**THE TASK:** Start at the line below containing "[volunteer wildlife ID]" and stop at the line containing "Label granularity: sequence-level.". Repeat every line of that stretch exactly, and nothing outside it.

**AVAILABLE DATA:**
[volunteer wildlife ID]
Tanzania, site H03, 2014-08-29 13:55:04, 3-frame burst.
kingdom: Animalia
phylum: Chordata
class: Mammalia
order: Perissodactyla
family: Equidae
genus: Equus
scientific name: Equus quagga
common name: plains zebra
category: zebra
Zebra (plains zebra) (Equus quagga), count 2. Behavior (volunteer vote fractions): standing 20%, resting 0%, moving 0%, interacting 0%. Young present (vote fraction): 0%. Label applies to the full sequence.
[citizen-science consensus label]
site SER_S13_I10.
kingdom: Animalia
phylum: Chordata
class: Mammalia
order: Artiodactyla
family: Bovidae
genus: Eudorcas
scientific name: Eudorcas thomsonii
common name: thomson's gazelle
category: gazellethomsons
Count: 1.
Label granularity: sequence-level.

---

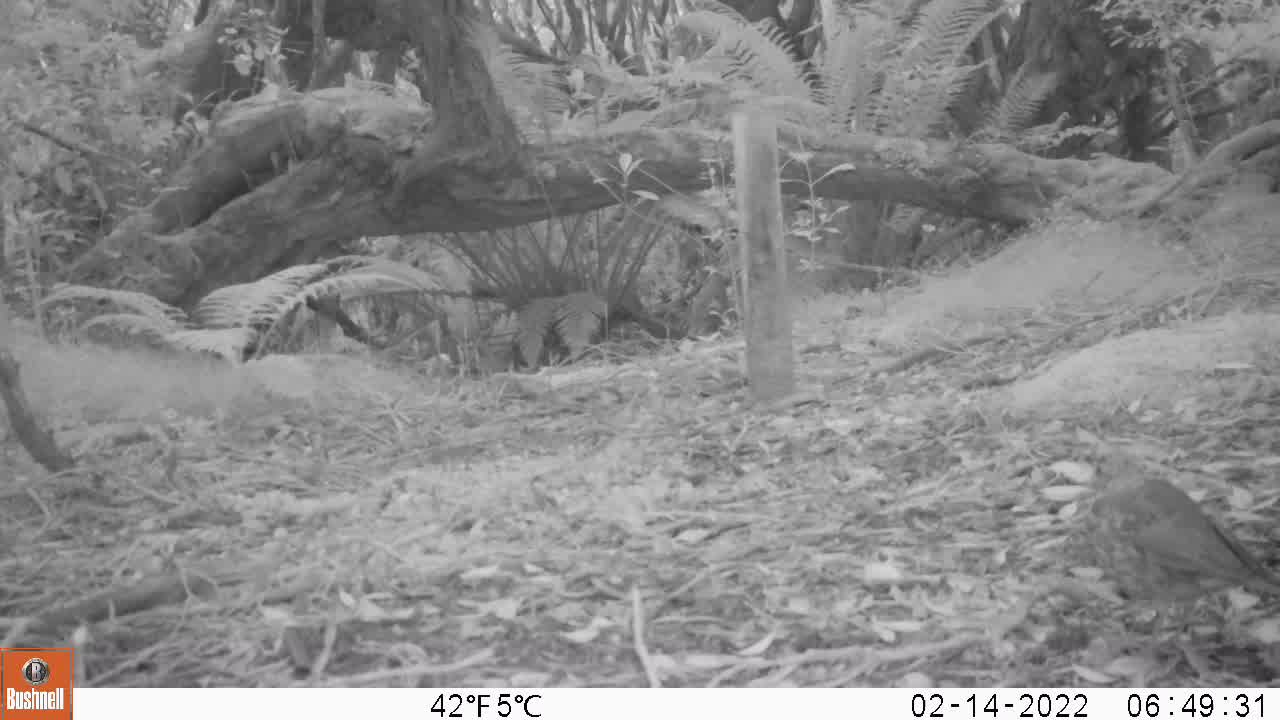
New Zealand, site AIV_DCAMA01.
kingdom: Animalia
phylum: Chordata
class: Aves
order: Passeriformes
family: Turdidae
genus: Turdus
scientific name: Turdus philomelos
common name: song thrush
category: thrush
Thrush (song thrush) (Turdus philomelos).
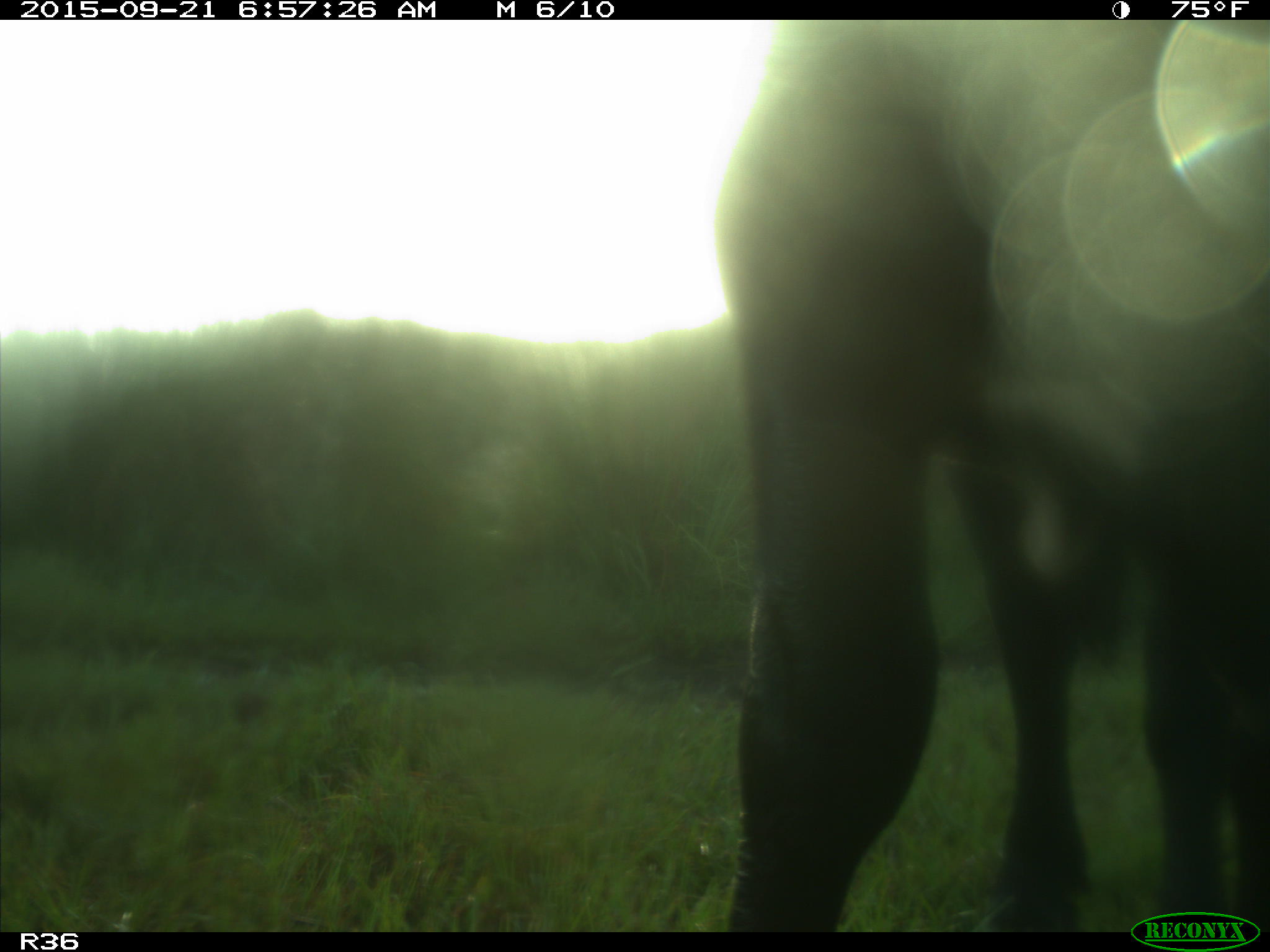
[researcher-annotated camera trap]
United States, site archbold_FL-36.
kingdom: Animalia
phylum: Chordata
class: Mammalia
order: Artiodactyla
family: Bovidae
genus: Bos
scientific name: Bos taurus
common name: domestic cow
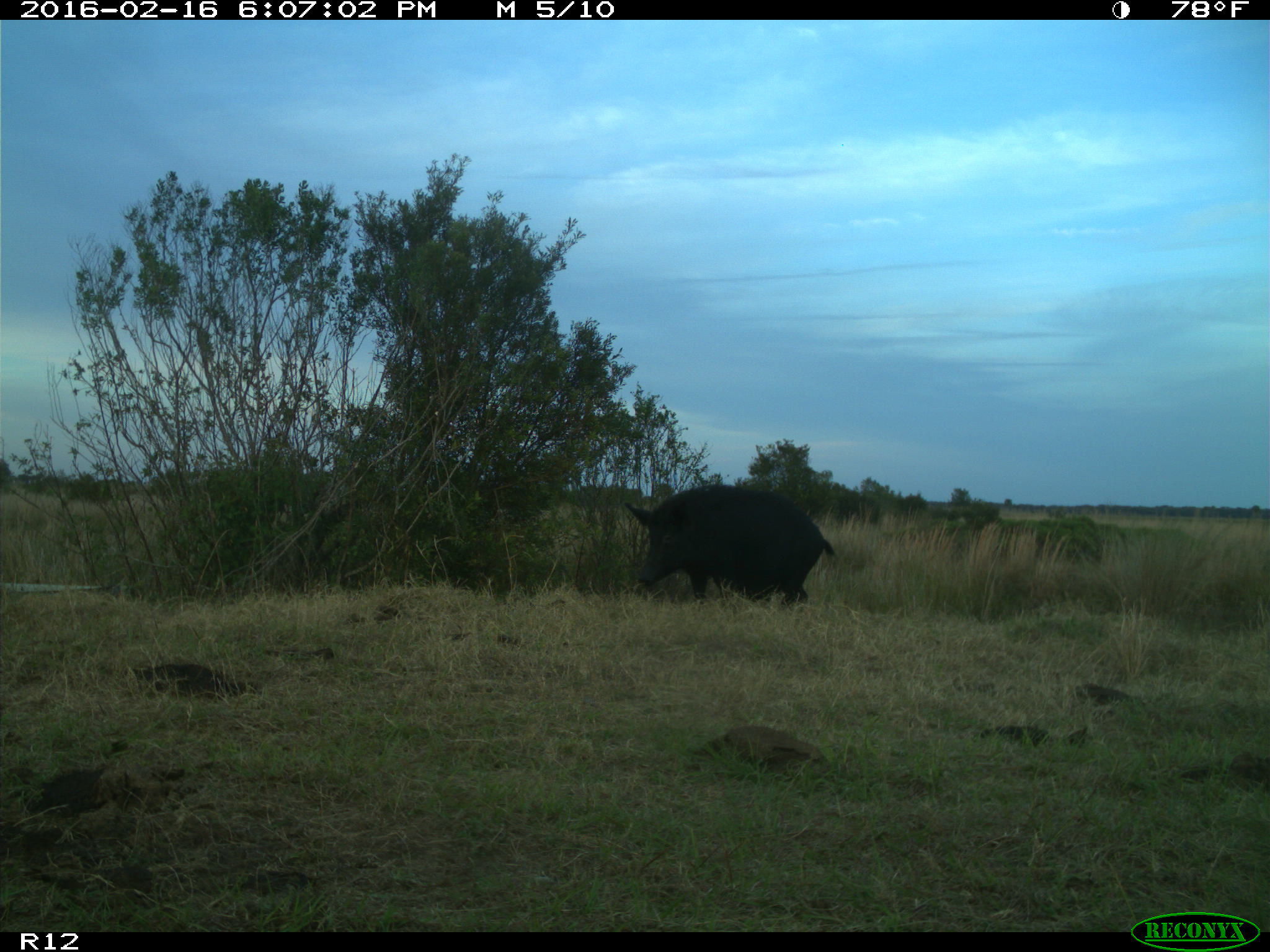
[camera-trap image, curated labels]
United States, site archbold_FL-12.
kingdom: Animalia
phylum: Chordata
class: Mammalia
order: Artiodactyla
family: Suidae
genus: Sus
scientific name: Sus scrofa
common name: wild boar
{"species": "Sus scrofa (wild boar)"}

**REPLY:**
[volunteer wildlife ID]
Tanzania, site H03, 2014-08-29 13:55:04, 3-frame burst.
kingdom: Animalia
phylum: Chordata
class: Mammalia
order: Perissodactyla
family: Equidae
genus: Equus
scientific name: Equus quagga
common name: plains zebra
category: zebra
Zebra (plains zebra) (Equus quagga), count 2. Behavior (volunteer vote fractions): standing 20%, resting 0%, moving 0%, interacting 0%. Young present (vote fraction): 0%. Label applies to the full sequence.
[citizen-science consensus label]
site SER_S13_I10.
kingdom: Animalia
phylum: Chordata
class: Mammalia
order: Artiodactyla
family: Bovidae
genus: Eudorcas
scientific name: Eudorcas thomsonii
common name: thomson's gazelle
category: gazellethomsons
Count: 1.
Label granularity: sequence-level.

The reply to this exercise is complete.